The Respect Karting program is not now, nor is it intended to be a program that will require our Officials to be increasingly reviewing and enforcing issues of unacceptable behaviour at the Kart Club. It is a program that is expected to lead to peer regulation (not incitement) and self-modification of behaviour by our members.
Yes – there will be times where people go far too far and who require mediation or discipline for their actions under the Rules (just as there always has been.) Most anti-social behavioural issues flare up out of a stupid or insensitive comment made in the wrong place at the wrong time. Most issues, as a long time karter said to me recently, can and should be solved with a bit of self-reflection and a genuine apology. Please take the time to think about that for a moment while you read this brief article from the Cultures Of Dignity web site.
“The Power of Apologising
Apologies require the highest level of human capacity—mindful self-reflection and the ability to acknowledge another person’s experience. If that isn’t hard enough, it often requires putting ourselves in a position of vulnerability—often to the person to whom we are apologising.
That’s why no one has ever woken up excited because they have to apologise to someone. Of course, it feels better in the long run, and yes, it’s the “right” thing to do, but usually we dread these moments. It’s why we so often come up with reasons not to apologise; like refusing to believe we’re wrong, excusing our behaviour, blaming the other person or thinking nothing we say will make a difference.

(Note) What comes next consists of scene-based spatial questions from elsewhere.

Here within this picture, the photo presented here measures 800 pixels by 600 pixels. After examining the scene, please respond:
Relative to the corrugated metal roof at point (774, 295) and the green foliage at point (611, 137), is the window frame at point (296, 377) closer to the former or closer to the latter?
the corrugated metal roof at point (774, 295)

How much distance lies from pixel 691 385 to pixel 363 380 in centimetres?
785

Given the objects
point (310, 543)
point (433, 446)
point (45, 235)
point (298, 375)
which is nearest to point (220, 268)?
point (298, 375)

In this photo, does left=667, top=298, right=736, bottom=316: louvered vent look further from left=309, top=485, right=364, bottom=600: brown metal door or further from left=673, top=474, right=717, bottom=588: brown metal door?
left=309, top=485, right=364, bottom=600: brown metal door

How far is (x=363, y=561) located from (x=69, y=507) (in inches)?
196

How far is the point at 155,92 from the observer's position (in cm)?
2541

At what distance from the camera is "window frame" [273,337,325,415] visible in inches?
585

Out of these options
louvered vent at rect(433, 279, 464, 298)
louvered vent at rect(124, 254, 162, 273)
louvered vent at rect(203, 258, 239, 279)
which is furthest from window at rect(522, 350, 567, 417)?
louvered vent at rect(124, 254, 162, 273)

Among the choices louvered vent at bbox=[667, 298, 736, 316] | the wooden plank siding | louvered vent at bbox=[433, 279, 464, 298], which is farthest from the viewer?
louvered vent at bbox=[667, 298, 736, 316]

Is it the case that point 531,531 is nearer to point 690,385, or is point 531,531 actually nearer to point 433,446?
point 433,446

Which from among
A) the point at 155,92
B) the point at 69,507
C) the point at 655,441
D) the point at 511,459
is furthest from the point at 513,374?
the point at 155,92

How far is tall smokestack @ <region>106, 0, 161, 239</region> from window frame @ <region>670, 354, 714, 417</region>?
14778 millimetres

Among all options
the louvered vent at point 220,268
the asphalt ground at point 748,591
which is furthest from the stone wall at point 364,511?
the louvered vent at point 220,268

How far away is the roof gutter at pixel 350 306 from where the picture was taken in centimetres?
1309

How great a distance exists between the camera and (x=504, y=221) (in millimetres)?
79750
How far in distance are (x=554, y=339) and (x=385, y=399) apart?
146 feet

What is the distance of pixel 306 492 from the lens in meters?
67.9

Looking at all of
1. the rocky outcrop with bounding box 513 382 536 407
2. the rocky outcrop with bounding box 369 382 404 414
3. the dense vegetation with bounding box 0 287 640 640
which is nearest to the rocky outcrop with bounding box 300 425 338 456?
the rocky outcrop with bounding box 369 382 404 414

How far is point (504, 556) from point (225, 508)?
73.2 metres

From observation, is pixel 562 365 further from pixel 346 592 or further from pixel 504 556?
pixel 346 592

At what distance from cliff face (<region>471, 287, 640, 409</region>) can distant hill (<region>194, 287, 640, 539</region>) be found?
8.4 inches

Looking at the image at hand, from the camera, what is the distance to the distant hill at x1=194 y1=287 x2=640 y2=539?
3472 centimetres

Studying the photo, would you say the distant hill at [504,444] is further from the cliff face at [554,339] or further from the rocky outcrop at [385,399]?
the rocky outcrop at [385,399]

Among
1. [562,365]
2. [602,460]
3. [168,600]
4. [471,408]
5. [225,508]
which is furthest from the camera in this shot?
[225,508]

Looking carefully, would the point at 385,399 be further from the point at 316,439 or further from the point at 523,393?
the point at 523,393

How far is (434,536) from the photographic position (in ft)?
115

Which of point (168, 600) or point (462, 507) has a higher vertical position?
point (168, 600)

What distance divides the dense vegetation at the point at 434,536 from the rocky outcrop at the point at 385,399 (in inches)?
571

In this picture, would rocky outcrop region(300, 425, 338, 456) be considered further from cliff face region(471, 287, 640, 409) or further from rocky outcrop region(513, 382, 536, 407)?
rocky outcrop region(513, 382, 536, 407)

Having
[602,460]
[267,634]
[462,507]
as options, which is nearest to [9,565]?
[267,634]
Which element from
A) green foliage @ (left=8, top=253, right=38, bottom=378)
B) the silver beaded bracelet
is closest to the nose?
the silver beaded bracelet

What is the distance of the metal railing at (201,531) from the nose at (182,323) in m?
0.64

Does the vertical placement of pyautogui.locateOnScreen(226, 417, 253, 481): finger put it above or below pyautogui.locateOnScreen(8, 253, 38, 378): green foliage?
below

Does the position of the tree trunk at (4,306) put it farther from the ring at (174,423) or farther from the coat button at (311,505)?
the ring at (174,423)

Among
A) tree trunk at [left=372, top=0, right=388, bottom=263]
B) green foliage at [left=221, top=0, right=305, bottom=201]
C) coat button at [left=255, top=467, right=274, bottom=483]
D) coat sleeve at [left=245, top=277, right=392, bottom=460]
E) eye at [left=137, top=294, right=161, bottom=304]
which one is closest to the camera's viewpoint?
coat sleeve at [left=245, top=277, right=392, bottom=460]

Apologies are especially important for our relationships with young people. How you model and teach giving and accepting apologies matters. When young people see an adult genuinely apologise, they realise the power of apologies to transform relationships.
So, what is a genuine apology?
- Recognise that every person has the right to his or her feelings and perspective. That means no one has the right to tell anyone else that they’re “overreacting,” “took it the wrong way” or are “overly sensitive.”
- Conveys sincerity.
- Acknowledges the hurt done to the other person.
- Offers to make amends having nothing to do with being “caught” and getting into trouble.
Examples of true apologies include statements like “I’m deeply sorry I said those things” or “I was really out of line, and I didn’t think about how I embarrassed you (or the position I put you in).”
A fake apology:
- Has an insincere tone of voice, sometimes accompanied by body language, like sighing and eye-rolling, to further communicate their true feelings.
- Tries to make the other person feel weak for wanting the apology.
- Manipulates the person apologised to, usually in order to get something the apologiser wants.
- Talks about themselves and how they’ve been affected by the situation and doesn’t take responsibility for their behaviour.
You can’t force someone to accept your apology. If the person you apologised to needs some time, honour that. On the other hand, it is never too late to apologise. You can always go back the next day, a week or a month later and tell the person that you are sorry.
The real goal isn’t to receive forgiveness. It is to go through the process of doing your best to make amends.”